Romania welcomes all forms of foreign investment. The government provides national treatment for foreign investors and does not differentiate treatment due to source of capital. Romania’s strategic location, membership in the European Union (EU), relatively well-educated workforce, competitive wages, and abundant natural resources make it a desirable location for firms seeking to access European, Central Asian, and Near East markets.

Since the 1989 revolution, Romania has embarked on an uneven, but ascending economic growth path. Due to the COVID-19 pandemic, Romania’s economy declined by 3.9 percent in 2020, and rebounded with a 5.9 percent real GDP growth rate in 2021. As of February, the European Commission (EC) projected 4.2 percent real GDP growth for Romania in 2022. However, spillover effects from Russia’s invasion of Ukraine, rising global energy prices, and an ongoing COVID-19 pandemic have led several international financial institutions to adjust the growth rate downwards, predicting closer to 3 percent GDP growth in 2022.

On March 9, 2022, Romania lifted all COVID-19 pandemic restrictions. During the COVID-19 pandemic, the Government of Romania supported businesses and workers by broadening eligibilities for unemployment benefits, enabling employers to adopt flexible work models, and instituting a temporary credit and lease payment moratorium.
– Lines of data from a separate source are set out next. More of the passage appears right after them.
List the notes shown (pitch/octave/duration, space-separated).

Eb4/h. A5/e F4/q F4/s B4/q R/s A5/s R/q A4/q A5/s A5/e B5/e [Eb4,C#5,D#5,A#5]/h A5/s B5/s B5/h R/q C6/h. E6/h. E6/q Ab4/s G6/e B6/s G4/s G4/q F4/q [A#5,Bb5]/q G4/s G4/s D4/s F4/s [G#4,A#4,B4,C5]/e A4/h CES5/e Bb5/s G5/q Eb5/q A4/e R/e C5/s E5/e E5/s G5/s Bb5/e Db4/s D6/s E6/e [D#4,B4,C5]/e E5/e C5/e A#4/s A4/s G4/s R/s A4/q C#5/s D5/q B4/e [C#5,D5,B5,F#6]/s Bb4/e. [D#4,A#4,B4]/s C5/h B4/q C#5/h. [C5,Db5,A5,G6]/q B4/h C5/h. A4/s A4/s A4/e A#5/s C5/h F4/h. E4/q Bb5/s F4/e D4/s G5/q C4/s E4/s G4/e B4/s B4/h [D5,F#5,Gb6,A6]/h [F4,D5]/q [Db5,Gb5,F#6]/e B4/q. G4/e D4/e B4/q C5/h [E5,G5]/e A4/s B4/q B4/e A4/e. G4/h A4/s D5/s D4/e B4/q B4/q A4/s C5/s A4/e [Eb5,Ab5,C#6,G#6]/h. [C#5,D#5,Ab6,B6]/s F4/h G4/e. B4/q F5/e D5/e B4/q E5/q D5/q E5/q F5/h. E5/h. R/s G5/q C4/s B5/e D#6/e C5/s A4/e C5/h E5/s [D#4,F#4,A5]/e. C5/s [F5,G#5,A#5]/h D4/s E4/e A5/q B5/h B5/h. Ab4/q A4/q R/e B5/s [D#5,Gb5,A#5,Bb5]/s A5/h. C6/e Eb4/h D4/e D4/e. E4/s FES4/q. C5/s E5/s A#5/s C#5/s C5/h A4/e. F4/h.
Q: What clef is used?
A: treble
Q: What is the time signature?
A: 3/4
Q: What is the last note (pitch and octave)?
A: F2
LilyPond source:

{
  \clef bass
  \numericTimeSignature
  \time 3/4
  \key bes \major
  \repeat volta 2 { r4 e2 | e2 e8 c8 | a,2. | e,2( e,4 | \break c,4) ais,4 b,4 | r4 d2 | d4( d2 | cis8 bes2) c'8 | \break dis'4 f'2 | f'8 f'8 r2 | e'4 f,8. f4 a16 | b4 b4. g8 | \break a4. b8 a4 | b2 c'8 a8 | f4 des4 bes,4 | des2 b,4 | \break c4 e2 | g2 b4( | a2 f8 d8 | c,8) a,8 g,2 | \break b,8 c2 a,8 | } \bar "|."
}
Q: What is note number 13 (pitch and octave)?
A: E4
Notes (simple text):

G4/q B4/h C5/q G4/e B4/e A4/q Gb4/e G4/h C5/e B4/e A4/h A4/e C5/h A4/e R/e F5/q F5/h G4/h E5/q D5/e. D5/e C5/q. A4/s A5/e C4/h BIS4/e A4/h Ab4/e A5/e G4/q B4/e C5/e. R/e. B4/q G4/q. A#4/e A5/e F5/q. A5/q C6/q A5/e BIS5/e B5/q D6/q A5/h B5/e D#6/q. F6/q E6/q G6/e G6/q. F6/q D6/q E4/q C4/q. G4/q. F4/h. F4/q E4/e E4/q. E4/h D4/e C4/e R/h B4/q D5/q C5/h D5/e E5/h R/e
Romania stands to receive 27 billion EUR in grants and loans from “Next Generation EU” funding via the National Resilience and Recovery Plan (NRRP). The NRRP funding, which will be disbursed between 2021 to 2026, aims to support Romania’s green transition, digitalization efforts, and health system resilience. However, a demonstrated lack of administrative capacity to absorb and implement projects using EU funding may impact Romania’s ability to absorb the funds and dampen the NRRP’s impact.

As an EU member state, Romania’s climate objectives align with EU strategies, including the 2030 Agenda and the European Green Deal. However, legacy environmental issues limit Romania’s ability to deliver on biodiversity and clean air goals. Environmental challenges include poor air quality, inadequate waste management practices, and insufficient protective measures for natural areas. Illegal logging remains a concern despite progress towards improved traceability of extracted wood.

The investment climate in Romania remains a mixed picture, and potential investors should undertake due diligence when considering any investment. The European Commission’s 2020 European Semester Country Report for Romania pointed to persistent legislative instability, unpredictable decision-making, low institutional quality, and corruption as factors eroding investor confidence. Frequent reorganizations of public institutions also contributed to a significant degree of instability.

The government’s sale of minority stakes in state-owned enterprises (SOEs) in key sectors, such as energy generation and exploitation, has stalled since 2014. In 2020, the Romanian government enacted a two-year ban on the sale of state equities of SOEs. Successive governments have weakened enforcement of the state-owned enterprise (SOE) corporate governance code by resorting to appointments of short-term interim managers to bypass the leadership requirements outlined in the corporate governance code. Instability in the management of SOEs hinders the ability to plan and invest.

Consultations with stakeholders and impact assessments are required before enacting legislation. However, these requirements have been unevenly followed, and public entities generally do not conduct impact assessments. Frequent government changes have led to rapidly changing policies and priorities that serve to complicate the business climate. Romania has made significant strides to combat corruption, but it remains an ongoing challenge.